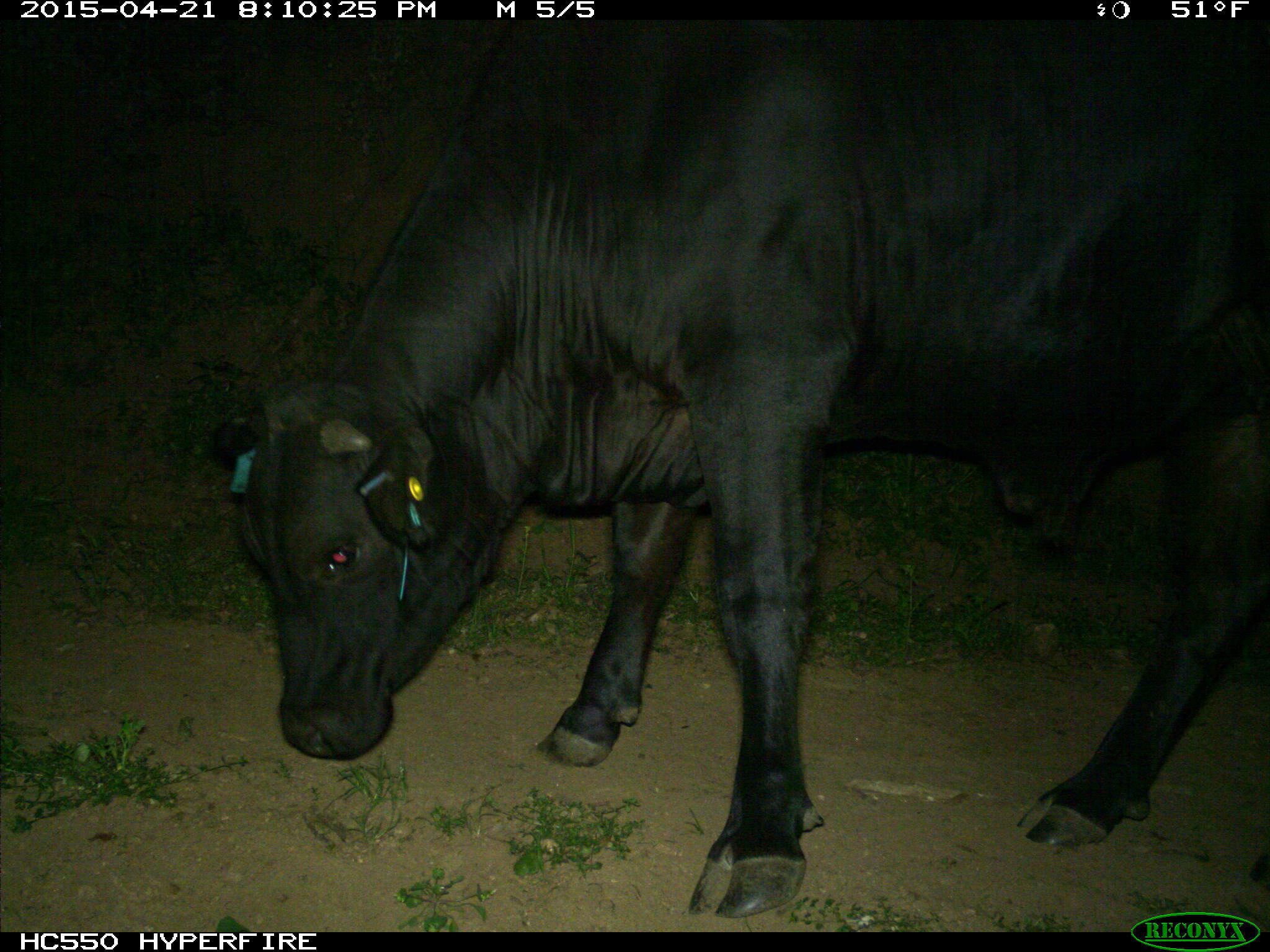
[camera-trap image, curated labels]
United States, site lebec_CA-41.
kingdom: Animalia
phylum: Chordata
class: Mammalia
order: Artiodactyla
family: Bovidae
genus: Bos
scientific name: Bos taurus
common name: domestic cow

*****

** Task details **
Please repeat the listing above word for word, with the pictures removed.

** Completed task **
[camera-trap image, curated labels]
United States, site lebec_CA-41.
kingdom: Animalia
phylum: Chordata
class: Mammalia
order: Artiodactyla
family: Bovidae
genus: Bos
scientific name: Bos taurus
common name: domestic cow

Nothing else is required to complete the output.